Consumers across markets trust the dealer where they originally acquired or normally service their vehicle most, signaling the important role dealers play in building and maintaining customer relationships.

  • U.S. consumers most trust the dealership where they normally service (31%) or acquired their vehicle (28%), and the manufacturer (27%), underscoring the importance each has in building loyalty.
  • While consumers in India (77%), Japan (74%) and China (73%) prefer to service their vehicles at the dealership, in the U.S., aftermarket providers claim a significant share of the vehicle service market (38%) due, primarily, to a perception of lower cost (34%).
  • Surveyed consumers in India (84%) and Southeast Asia (81%) see greater benefits in connected features to provide maintenance updates and vehicle health reporting, compared to those in the U.S. (60%) and Germany (56%).
  • When managing data generated by the vehicle, U.S. consumers trust OEMs the most (15%). Though, 30% percent don’t trust anyone — including dealers or technology service providers. However, U.S. consumers say they are ready to share personally identifiable information (PII) if it will help them get maintenance updates (60%), traffic updates (58%), and updates to improve road safety (57%).
  • Most U.S. consumers would rather pay for connected vehicle technology services upfront as part of the vehicle purchase price (46%) or on a per-use basis (33%), rather than via subscription (20%).
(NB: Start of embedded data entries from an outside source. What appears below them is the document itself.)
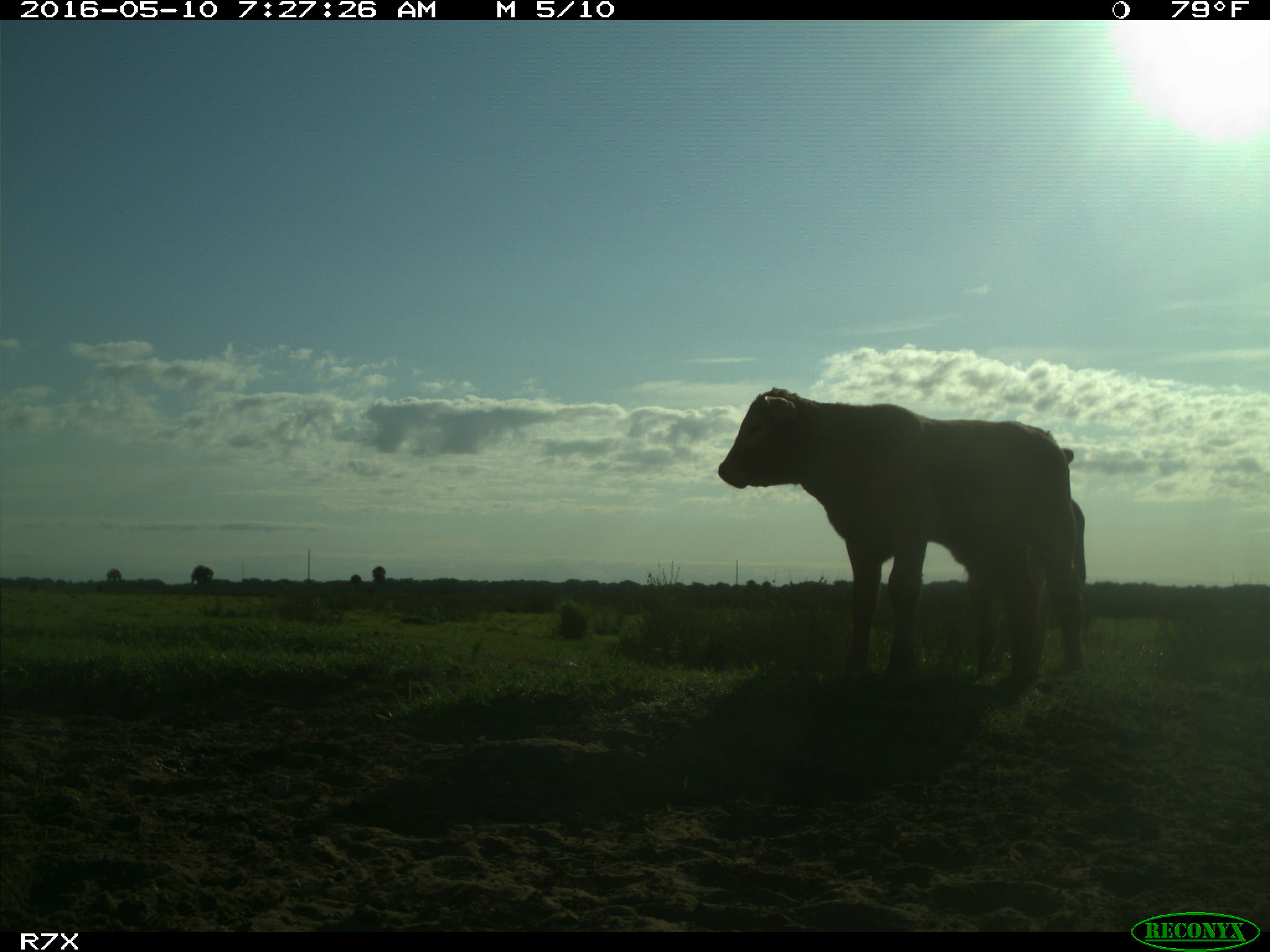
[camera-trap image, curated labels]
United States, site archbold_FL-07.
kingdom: Animalia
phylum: Chordata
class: Mammalia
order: Artiodactyla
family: Bovidae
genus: Bos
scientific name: Bos taurus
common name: domestic cow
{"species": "Bos taurus (domestic cow)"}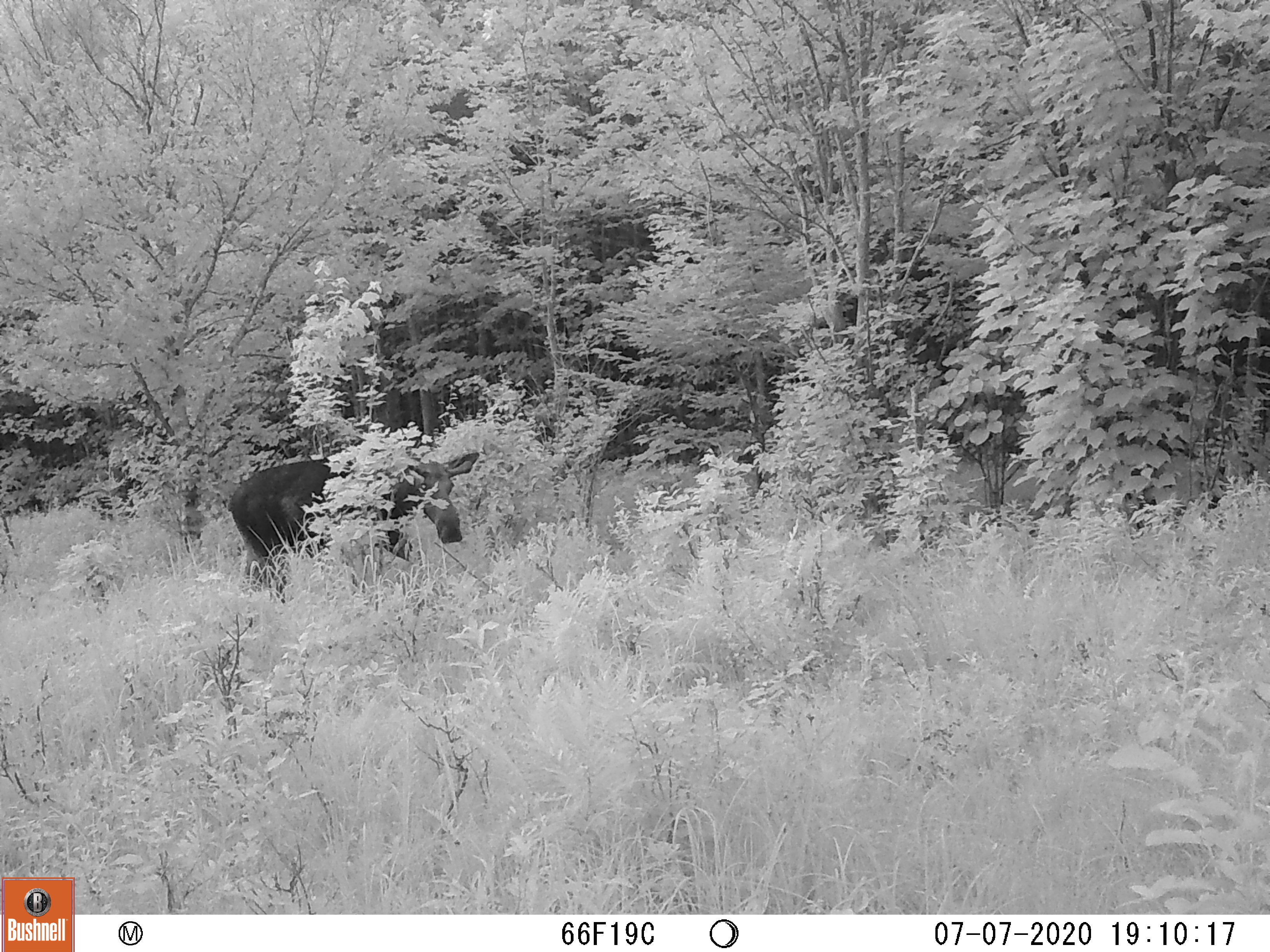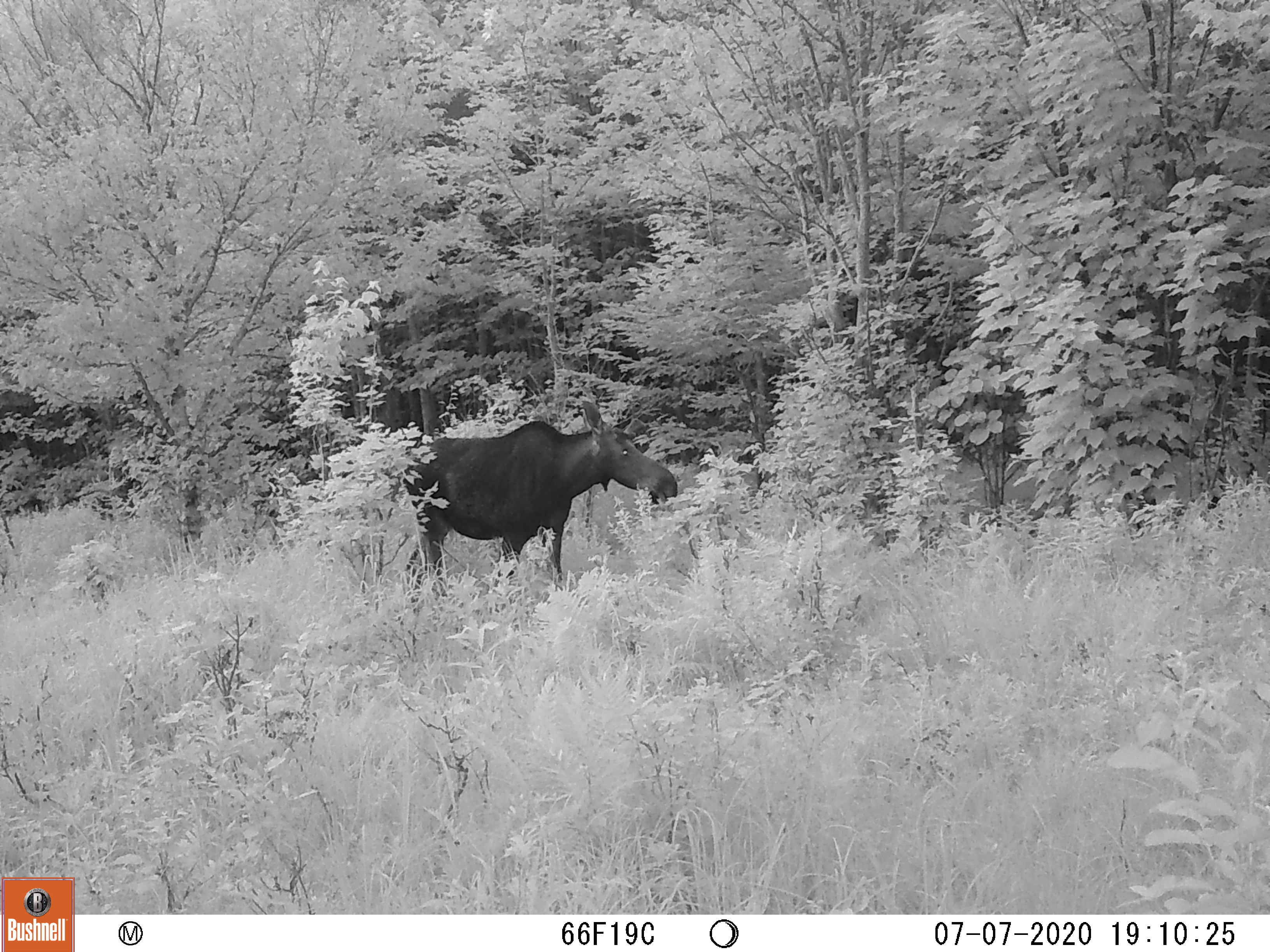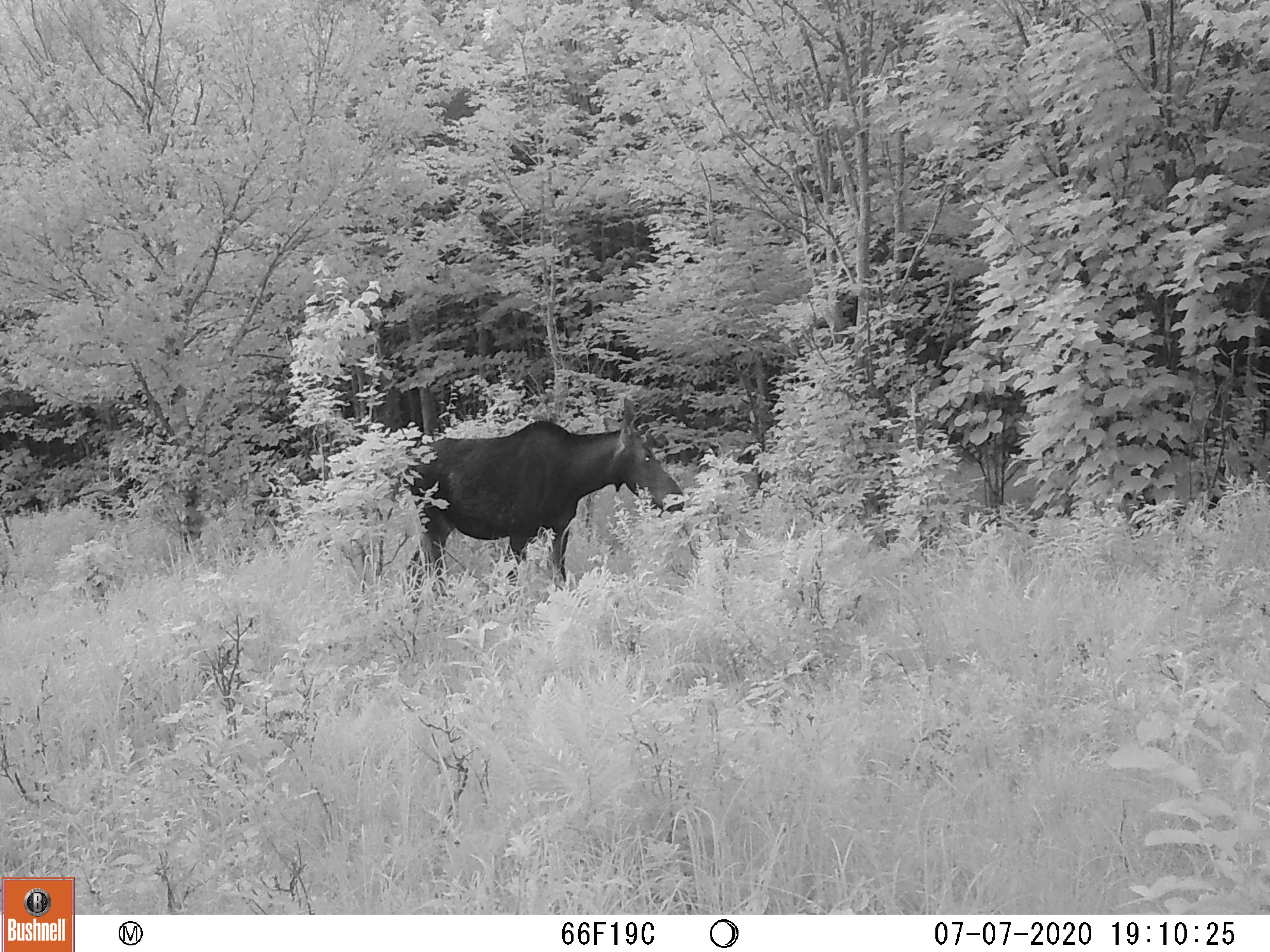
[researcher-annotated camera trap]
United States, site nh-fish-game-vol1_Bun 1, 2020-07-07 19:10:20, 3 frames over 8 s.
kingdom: Animalia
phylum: Chordata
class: Mammalia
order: Artiodactyla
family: Cervidae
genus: Alces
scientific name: Alces alces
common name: moose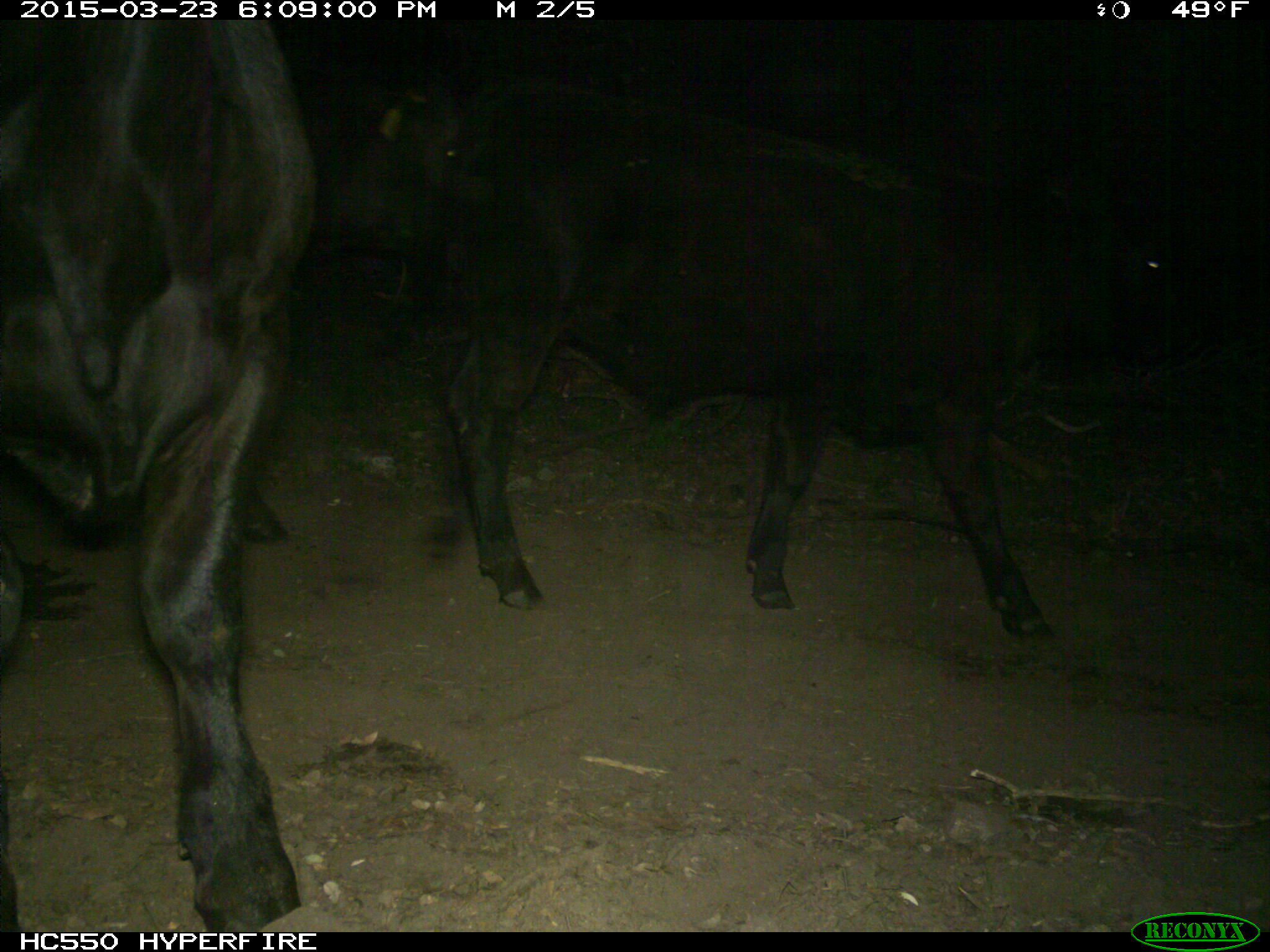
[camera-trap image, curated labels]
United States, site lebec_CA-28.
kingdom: Animalia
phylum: Chordata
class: Mammalia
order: Artiodactyla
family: Bovidae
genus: Bos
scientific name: Bos taurus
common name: domestic cow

“Connected vehicles can enhance the mobility experience, but unfortunately, many consumers are hesitant to trust their data with anyone in order to make this happen. That said, both the dealer and brand are equally important and trusted when it comes to vehicle purchasing and servicing. Those who leverage key building blocks of trust such as transparency and empowerment to foster loyalty may prove successful in unlocking a critical advantage in an increasingly competitive global market,” said Jody Stidham, U.S. automotive managing director, Deloitte Consulting LLP.